18 Feb Super Bowl Party Etiquette at Work
A post from our editor who recently went to a Super Bowl Party
Another Super Bowl has been and gone. Philadelphia is cleaning up from its celebratory chaos (fly, Eagles, fly!), chatter about all the cool commercials is dying down, and football fans all over the nation are turning to other interests (like the Olympics!). And I have a confession to make.
I don’t know much about, nor do I care much about, football.
Yes, I’ve been editing sports related articles for Eric for years, now, and I really like my job. One of the great things about being an editor is I get to learn things I might not otherwise get to pay attention to. Seeing football, or any of the other sports I don’t follow, through Eric’s eyes is a lot of fun. But the fact remains that when I find myself watching a game with friends or family, I basically don’t know what’s going on.
I’m not the only one. Lots of people don’t know about, or follow, sports. And on Super Bowl Sunday, many of us found ourselves at Super Bowl parties anyway. Perhaps no other single event brings so many knowledgeable and passionate people together with other people who know nothing about the subject at hand.
Contact between the knowledgeable and the knowledge-less is hardly unusual, though. Maybe it’s a training event. Maybe it’s a meeting with a potential client or a potential investor. Maybe it’s a call to a different department or a different business about some shared project. Maybe it’s an office party where everybody is the same kind of self-described geek but you.
Whatever the reason, either you are trying to engage with people who don’t know (and maybe don’t care) what you’re talking about, or you are trying to make sense of, and maybe enjoy or make important decisions about some topic that everybody understands but you.

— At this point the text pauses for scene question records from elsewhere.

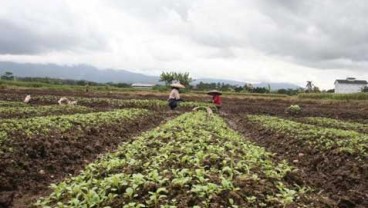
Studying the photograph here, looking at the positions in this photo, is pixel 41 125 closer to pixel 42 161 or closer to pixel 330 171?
pixel 42 161

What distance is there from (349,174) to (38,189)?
7.09 metres

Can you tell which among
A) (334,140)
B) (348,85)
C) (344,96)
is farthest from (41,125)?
(348,85)

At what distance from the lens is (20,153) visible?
11.9 m

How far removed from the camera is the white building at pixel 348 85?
342 feet

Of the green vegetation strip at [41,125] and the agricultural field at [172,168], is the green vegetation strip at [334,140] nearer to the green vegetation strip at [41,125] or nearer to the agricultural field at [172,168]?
the agricultural field at [172,168]

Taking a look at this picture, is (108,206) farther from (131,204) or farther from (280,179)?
(280,179)

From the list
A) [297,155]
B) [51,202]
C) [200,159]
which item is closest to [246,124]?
[297,155]

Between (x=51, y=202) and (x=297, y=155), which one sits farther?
(x=297, y=155)

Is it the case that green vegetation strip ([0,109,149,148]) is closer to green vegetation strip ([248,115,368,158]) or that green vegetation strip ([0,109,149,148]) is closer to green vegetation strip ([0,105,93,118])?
green vegetation strip ([0,105,93,118])

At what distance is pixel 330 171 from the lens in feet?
40.5

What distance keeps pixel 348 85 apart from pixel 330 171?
99.9m

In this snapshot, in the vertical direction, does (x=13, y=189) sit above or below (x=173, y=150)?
below

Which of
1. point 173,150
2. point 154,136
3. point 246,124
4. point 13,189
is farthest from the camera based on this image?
point 246,124

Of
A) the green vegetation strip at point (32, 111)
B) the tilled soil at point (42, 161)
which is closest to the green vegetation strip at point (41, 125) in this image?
the tilled soil at point (42, 161)
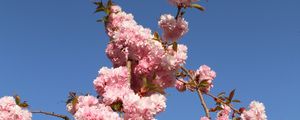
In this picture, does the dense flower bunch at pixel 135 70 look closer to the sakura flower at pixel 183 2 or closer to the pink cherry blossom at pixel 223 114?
the sakura flower at pixel 183 2

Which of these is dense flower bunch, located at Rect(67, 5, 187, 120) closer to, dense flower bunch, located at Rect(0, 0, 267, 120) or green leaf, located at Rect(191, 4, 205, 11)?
dense flower bunch, located at Rect(0, 0, 267, 120)

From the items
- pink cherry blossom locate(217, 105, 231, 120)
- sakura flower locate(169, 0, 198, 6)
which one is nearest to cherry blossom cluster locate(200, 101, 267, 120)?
pink cherry blossom locate(217, 105, 231, 120)

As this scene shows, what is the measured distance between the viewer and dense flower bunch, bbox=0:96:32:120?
4.58 metres

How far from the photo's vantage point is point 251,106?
522 cm

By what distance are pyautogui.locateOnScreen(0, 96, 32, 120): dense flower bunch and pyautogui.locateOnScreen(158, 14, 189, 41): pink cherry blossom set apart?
5.79 ft

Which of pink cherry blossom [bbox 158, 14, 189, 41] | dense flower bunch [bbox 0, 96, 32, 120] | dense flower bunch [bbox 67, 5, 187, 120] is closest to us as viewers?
dense flower bunch [bbox 67, 5, 187, 120]

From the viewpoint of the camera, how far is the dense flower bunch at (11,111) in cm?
458

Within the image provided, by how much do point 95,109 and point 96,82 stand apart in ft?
2.21

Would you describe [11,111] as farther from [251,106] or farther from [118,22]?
[251,106]

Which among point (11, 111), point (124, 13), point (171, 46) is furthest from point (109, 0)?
point (11, 111)

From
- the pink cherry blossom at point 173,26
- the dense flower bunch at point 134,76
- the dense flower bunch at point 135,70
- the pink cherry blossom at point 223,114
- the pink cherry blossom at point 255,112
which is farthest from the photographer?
A: the pink cherry blossom at point 223,114

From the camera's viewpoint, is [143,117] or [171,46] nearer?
[143,117]

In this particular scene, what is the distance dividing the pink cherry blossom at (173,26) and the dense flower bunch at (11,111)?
5.79 feet

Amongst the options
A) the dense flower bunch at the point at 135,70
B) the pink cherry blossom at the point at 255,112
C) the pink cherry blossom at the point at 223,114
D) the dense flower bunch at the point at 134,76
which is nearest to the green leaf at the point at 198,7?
the dense flower bunch at the point at 134,76
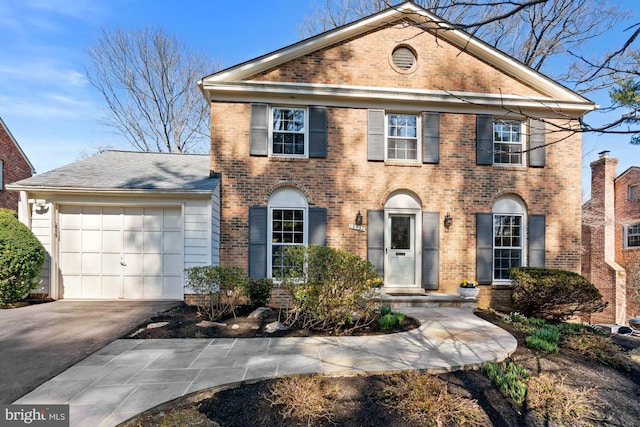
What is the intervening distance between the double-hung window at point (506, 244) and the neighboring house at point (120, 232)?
7.12 m

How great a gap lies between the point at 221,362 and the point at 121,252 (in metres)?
5.03

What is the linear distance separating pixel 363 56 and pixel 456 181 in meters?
4.02

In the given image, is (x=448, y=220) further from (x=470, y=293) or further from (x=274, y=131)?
(x=274, y=131)

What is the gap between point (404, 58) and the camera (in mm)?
8102

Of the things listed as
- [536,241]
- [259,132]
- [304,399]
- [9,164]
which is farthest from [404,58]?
[9,164]

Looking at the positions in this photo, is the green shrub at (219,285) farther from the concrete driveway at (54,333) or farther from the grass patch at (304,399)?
the grass patch at (304,399)

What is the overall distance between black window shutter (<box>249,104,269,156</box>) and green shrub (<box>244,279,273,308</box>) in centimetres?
310

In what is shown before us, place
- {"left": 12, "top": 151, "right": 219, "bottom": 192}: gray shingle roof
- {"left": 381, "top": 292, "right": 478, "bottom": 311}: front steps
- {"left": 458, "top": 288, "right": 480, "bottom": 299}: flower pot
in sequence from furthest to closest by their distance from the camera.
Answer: {"left": 458, "top": 288, "right": 480, "bottom": 299}: flower pot < {"left": 381, "top": 292, "right": 478, "bottom": 311}: front steps < {"left": 12, "top": 151, "right": 219, "bottom": 192}: gray shingle roof

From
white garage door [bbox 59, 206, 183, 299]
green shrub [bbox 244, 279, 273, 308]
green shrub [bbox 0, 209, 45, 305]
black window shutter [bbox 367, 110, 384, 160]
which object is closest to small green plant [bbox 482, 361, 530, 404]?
green shrub [bbox 244, 279, 273, 308]

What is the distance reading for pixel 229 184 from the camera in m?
7.54

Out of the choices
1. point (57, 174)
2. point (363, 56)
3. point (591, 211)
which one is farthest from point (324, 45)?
point (591, 211)

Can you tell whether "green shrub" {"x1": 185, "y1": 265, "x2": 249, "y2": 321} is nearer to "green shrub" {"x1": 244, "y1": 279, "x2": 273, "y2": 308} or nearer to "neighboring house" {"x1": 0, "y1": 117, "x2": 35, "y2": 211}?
"green shrub" {"x1": 244, "y1": 279, "x2": 273, "y2": 308}

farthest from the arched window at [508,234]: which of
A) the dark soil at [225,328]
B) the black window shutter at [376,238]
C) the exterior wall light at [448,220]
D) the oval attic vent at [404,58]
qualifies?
the oval attic vent at [404,58]

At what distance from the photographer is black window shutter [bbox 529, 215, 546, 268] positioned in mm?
7988
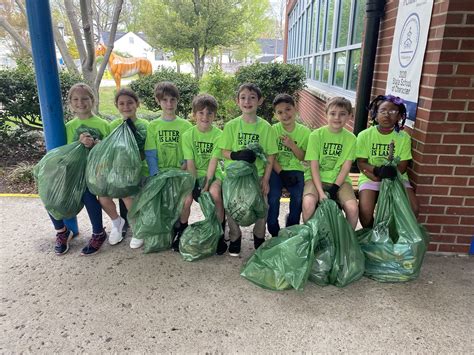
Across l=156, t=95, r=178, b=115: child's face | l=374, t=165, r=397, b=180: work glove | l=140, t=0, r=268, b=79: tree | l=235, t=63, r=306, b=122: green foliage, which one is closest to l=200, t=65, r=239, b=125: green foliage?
l=235, t=63, r=306, b=122: green foliage

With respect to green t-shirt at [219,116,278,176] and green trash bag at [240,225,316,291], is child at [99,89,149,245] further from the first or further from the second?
green trash bag at [240,225,316,291]

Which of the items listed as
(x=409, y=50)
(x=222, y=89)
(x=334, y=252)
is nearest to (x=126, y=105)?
(x=334, y=252)

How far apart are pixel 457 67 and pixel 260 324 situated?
2291mm

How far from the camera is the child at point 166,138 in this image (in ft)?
10.3

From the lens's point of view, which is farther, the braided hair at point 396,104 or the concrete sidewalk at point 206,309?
the braided hair at point 396,104

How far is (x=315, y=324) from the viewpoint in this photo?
233 centimetres

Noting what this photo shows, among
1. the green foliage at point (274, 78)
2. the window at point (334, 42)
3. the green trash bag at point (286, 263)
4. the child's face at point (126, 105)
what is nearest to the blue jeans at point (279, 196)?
the green trash bag at point (286, 263)

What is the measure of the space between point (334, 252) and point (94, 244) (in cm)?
202

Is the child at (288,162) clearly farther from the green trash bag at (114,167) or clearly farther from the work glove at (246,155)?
the green trash bag at (114,167)

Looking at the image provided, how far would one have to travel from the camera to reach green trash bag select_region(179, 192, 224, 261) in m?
2.95

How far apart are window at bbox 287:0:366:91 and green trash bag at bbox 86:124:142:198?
3534mm

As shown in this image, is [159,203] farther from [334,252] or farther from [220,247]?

Let’s see how much “Super Bowl party etiquette” might apply to other contexts:
For the Fans at the Party
If you find yourself at a Super Bowl party as a super-fan, go ahead and enjoy the game, but make sure your non-fan friends have a good time, too. Have non-football-related activities available (including normal, non-sports conversation) and look for ways to get your friends involved in the game. For example, you could place friendly wagers on whether anyone does a touchdown dance, or some other aspect that a person doesn’t have to know anything about football to notice. You can also explain the basics of the game, but don’t slide over into show-off mode. If someone seems lost or out of place, check in with them.
Basically, pay attention to how the party seems from the perspective of the non-fans. Don’t just make them feel welcome, make sure they are welcome. Take their needs and interests seriously.
If instead of a Super Bowl party you are pitching an idea at a meeting of investors, offering alternative games might not be an option, but you still have to look at the event from the other’s viewpoint. You might think your new business venture is six different types of fascinating and the best thing since sliced bread, but your prospective investors (or trainees, or those folks from the IT department) don’t see it your way. Your job is to help them see it, and to do so without acting like you’re the smartest person in the room. You still have to remember that these people have their own interests and expertise and that their perspective is just as important as yours.
For the Non-Fans at the Party
If you find yourself at a Super Bowl party, but you’re not sure what a quarterback is actually a quarter of, your challenge is not just to enjoy yourself, but also to be a gracious party-goer. Don’t act like your immunity to sports addiction makes you superior. Conversely, don’t act like the fans owe you explanations of everything—they came to watch football, not teach it. If you really can’t get into the game at all, watch the fans (they’re usually pretty amusing) and the commercials, but football’s basics are actually pretty easy to follow. Where the teams are on the field and which direction they’re moving, plus the score itself, is enough to give you the outlines of the plot.
The point to remember is that this is a football party, and even if football isn’t usually your thing, you can keep an open mind and enjoy it this once.
If you’re in some kind of professional setting, rather than a football party, you probably won’t be tempted to roll your eyes, act superior, or just check out. But you might make the mistake of thinking that a business plan or a training program is unimportant just because it doesn’t grab you personally. Take your cue from the fans on this one; if someone else is excited or concerned or fascinated and you’re not, maybe they’re seeing something you don’t. Let them show you what it is.
In almost any situation, there are going to be some people who know a lot and are very interested, and other people who are less interested and less knowledgeable. No matter which category you find yourself in, the key is to consider how things look from the other perspective.
Be real, be kind to others, and ask them questions. It’s not all about you.